Si bien muchos de nosotros nos enorgullecemos de nuestra capacidad para realizar múltiples tareas, esto significa que se perderán los sutiles cambios emocionales que tienen lugar en otras personas y que lo ayudarán a comprenderlos por completo.

En realidad, es más probable que promuevas tus objetivos sociales dejando de lado otros pensamientos y centrándose en la interacción en sí.

Sin embargo, prestar atención a los demás no disminuye tu propia conciencia de ti mismo. Al invertir el tiempo y el esfuerzo para prestar realmente atención a los demás, realmente obtendrás una idea de tu propio estado emocional, así como de tus valores y creencias. Por ejemplo, si se sientes incómodo al escuchar a otros expresar ciertos puntos de vista, habrás aprendido algo importante sobre ti.

Gestión de relaciones

Trabajar bien con los demás es un proceso que comienza con la conciencia emocional y la capacidad para reconocer y comprender lo que otras personas están experimentando. Una vez que la conciencia emocional está en juego, puedes desarrollar efectivamente habilidades sociales / emocionales adicionales que harán que tus relaciones sean más efectivas, fructíferas y satisfactorias.

Debemos ser conscientes de la eficacia con la que utiliza la comunicación no verbal. Es imposible evitar enviar mensajes no verbales a otras personas sobre lo que piensas y lo que sientes. Los numerosos músculos de la cara, especialmente los que rodean los ojos, la nariz, la boca y la frente, te ayudarán a transmitir sin palabras tus propias emociones, así como a leer la intención emocional de otras personas. La parte emocional de tu cerebro siempre está activa. Incluso si ignoras sus mensajes, los demás no lo harán. Reconocer los mensajes no verbales que envías a los demás puede desempeñar un papel importante en la mejora de tus relaciones.

Utiliza el humor y el juego para aliviar el estrés. El humor, la risa y el juego son antídotos naturales contra el estrés. Disminuyen las cargas y te ayudan a mantener las cosas en perspectiva. La risa equilibra tu sistema nervioso, reduce el estrés, te calma, agudiza tu mente y te hace más empático.

Aprende a ver el conflicto como una oportunidad para acercarse más a los demás. Ya sabemos que es imposible que dos personas tengan las mismas necesidades, opiniones y expectativas en todo momento. La resolución de conflictos de forma sana y constructiva puede fortalecer la confianza entre las personas.

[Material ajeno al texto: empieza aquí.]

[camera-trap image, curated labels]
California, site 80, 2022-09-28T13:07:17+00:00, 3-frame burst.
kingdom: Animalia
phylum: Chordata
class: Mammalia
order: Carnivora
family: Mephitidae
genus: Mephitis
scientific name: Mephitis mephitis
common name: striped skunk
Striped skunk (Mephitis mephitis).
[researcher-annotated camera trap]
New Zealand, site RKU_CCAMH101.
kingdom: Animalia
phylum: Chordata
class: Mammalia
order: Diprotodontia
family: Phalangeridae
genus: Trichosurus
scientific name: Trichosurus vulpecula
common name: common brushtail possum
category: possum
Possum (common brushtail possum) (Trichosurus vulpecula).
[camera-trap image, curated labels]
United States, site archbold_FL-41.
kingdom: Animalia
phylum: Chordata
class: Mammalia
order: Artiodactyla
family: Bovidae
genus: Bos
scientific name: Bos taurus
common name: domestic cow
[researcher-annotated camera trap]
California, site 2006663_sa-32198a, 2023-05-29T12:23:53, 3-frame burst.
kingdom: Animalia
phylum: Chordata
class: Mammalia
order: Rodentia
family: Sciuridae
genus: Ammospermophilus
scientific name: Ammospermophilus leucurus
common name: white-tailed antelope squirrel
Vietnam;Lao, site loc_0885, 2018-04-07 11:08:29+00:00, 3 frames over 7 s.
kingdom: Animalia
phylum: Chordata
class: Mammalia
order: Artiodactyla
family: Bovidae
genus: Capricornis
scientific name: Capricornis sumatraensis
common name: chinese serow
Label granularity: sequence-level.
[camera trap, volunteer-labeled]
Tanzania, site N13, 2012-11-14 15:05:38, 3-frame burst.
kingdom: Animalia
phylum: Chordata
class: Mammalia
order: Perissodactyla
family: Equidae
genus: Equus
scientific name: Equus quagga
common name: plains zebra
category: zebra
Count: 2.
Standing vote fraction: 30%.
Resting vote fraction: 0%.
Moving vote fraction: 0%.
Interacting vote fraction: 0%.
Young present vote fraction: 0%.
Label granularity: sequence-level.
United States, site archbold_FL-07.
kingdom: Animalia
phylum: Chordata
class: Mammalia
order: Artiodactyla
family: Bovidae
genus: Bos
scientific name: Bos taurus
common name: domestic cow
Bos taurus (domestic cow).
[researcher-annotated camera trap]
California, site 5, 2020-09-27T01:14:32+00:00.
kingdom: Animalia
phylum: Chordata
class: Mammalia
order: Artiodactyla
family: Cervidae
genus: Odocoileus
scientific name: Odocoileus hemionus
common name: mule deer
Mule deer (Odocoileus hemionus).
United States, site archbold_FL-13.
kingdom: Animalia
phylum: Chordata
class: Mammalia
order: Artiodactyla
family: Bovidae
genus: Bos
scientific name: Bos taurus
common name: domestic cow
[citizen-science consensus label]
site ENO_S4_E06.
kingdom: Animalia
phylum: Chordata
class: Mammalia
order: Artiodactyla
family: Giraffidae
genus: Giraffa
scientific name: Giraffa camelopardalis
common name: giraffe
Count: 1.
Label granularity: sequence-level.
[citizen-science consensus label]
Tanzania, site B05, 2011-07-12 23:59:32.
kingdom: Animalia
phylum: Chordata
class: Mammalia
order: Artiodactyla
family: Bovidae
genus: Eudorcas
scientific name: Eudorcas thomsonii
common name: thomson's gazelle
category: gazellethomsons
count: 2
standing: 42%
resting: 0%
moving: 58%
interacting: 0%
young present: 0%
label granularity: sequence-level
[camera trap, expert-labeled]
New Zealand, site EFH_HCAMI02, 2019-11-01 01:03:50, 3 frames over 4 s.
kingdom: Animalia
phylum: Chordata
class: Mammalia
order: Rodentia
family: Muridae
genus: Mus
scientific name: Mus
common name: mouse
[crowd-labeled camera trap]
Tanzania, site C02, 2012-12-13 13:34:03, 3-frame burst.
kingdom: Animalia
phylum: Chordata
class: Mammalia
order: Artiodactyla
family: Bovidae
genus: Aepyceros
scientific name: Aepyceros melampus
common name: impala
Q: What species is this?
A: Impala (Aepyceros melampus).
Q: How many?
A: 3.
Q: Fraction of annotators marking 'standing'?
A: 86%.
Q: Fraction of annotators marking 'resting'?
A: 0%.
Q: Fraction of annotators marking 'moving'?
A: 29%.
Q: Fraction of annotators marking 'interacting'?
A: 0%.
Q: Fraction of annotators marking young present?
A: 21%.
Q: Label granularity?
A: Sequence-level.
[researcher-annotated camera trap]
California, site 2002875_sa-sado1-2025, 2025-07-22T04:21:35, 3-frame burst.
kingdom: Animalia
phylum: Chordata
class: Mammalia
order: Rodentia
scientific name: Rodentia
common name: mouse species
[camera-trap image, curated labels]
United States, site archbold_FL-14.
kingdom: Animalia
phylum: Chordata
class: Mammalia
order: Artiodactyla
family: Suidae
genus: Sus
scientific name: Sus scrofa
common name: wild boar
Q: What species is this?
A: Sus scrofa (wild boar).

Consejos para mejorar la Inteligencia Emocional

Ser emocionalmente inteligente es importante, pero ¿qué pasos puedes tomar para mejorar tus propias habilidades sociales y emocionales? A continuación se ofrecen algunos consejos.

Escuchar

Si deseas comprender lo que sienten otras personas, el primer paso es prestar atención. Tómate el tiempo para escuchar lo que la gente está tratando de decir, tanto verbalmente como no verbalmente. El lenguaje corporal puede tener mucho significado. Cuando sientas que alguien se siente de cierta manera, considera los diferentes factores que podrían estar contribuyendo a esa emoción.

Empatizarse

Reconocer las emociones es fundamental, pero también debes ser capaz de ponerte en el lugar de otra persona para comprender verdaderamente su punto de vista. Practica la empatía con otras personas. Imagina cómo te sentirías en su situación. Estas actividades pueden ayudarte a desarrollar una comprensión emocional de una situación específica, así como a desarrollar habilidades emocionales más fuertes a largo plazo.

Reflejar

La capacidad de razonar con las emociones es una parte importante de la inteligencia emocional. Considera cómo tus propias emociones influyen en tus decisiones y comportamientos. Cuando pienses en cómo responden otras personas, evalúa el papel que juegan sus emociones.

Referencias Bibliográficas

BISQUERRA ALZINA, Rafael (2016). Educación emocional: 10 ideas clave. Barcelona: Graó.

EXTREMERA PACHECO, Natalio y Pablo FERNÁNDEZ BERROCAL (2016). Inteligencia emocional y educación: Psicología. [en línea]. Primento Digital Publishing.

GARCÍA FERNÁNDEZ ABASCAL, Enrique (2015). Disfrutar de las emociones positivas. Madrid: Grupo 5.

GIMÉNEZ DASÍ, Marta, Laura QUINTANILLA COBIÁN y Lina. y ARIAS VEGA (2016). Pensando las emociones con atención plena: programa de intervención para Educación Primaria. Madrid: Pirámide, 2016.

MAGANTO MATEO, Carmen y Juana María MAGANTO MATEO (2011). Cómo potenciar las emociones positivas: y afrontar las negativas. Madrid: Pirámide.